Capleton is now at the height of his powers. 1999 and 2000 have brought a ceaseless string of sound system favorite and dancehall chart toppers like the anti-violence anthem “Jah Jah City” and “Good In Her Clothes,” a message of respect for the sisters who carry themselves like Empresses rather than. But even as he completes his mission of upliftment, Capleton has had many critics. One of his biggest hits, in fact, is addressed the naysayers in the press and the ivory towers of power. “Critics won’t leave I alone,” chats the Prophet. “They say they can’t take the fire weh me put pon Rome”

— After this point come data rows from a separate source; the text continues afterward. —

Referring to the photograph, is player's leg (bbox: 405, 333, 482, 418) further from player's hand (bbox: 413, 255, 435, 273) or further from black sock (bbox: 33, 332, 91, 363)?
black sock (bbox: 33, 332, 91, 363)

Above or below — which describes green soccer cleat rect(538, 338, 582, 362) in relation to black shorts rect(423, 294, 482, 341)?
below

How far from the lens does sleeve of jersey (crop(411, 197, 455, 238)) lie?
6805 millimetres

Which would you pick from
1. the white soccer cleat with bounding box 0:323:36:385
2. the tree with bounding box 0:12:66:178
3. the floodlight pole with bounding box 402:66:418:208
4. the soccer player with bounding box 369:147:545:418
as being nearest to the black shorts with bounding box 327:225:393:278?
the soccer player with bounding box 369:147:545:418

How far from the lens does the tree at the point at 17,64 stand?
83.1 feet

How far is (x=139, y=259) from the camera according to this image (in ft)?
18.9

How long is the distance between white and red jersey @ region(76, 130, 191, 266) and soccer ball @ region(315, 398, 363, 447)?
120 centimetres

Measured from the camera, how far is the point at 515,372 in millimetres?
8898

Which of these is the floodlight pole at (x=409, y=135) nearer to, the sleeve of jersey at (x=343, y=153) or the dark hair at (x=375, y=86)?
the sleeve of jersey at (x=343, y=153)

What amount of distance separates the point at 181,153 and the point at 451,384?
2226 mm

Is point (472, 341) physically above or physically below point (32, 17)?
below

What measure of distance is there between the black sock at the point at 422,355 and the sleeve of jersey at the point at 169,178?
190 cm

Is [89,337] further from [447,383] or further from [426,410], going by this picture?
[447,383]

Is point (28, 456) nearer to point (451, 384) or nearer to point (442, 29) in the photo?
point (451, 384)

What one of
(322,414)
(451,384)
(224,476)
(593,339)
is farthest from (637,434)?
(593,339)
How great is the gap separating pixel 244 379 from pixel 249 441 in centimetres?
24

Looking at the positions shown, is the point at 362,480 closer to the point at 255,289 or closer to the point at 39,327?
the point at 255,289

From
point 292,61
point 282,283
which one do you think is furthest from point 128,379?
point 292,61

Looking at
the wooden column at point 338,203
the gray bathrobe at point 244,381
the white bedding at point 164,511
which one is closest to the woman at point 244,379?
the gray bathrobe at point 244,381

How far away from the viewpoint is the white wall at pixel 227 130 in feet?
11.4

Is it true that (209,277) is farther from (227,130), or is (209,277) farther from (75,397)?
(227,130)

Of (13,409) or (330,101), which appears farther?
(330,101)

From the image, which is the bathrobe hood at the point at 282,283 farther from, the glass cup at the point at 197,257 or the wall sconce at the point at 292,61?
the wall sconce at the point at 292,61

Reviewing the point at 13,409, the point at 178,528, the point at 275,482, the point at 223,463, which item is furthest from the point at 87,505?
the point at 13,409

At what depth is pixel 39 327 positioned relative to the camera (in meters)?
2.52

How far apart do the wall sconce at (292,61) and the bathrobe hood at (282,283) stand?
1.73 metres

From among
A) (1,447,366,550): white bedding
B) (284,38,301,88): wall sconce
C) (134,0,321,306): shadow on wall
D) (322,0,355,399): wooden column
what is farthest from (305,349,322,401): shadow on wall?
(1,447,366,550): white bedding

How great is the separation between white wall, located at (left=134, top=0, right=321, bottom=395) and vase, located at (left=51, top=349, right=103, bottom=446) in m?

Many of Capleton’s songs “and most of his critics” make mention of this blazing fire. Capleton hopes to clear up the confusion once and for all. “Is not really a physical fire. Is really a spiritual fire, and a wordical fire, and a musical fire. You see the fire is all about a livity. But is people get it on the wrong term. People get confused.So when a man say ‘more fire’ him think that mean say you fi go light the cane field or go light the church.” Fire, Capleton explains, is a way of reminding one‚s brother that they are going astray. “That way a man know say him doing something wrong. That even give him the urge to know say Yo check up on yourself. What you’re doing is not right, or else him would not say ‘Fire fi dat,’ or ‘Burn dat’ or ‘More fire.’” “If we go check it back now,” he continues, “fire is for the purification of earth, anyhow you check it. This earth itself have to even emerge from the literal fire also, which is the volcanic activity, we a talk bout lava. The hottest element to rise us in the morning is the sun. The water cleanse, but it’s still the support from the fire that burn the water, burn out of the bacteria so the water coulda heal we fi cleanse. The herb heal, but it’s still the fire fi burn the herb so the herb coulda heal we also.”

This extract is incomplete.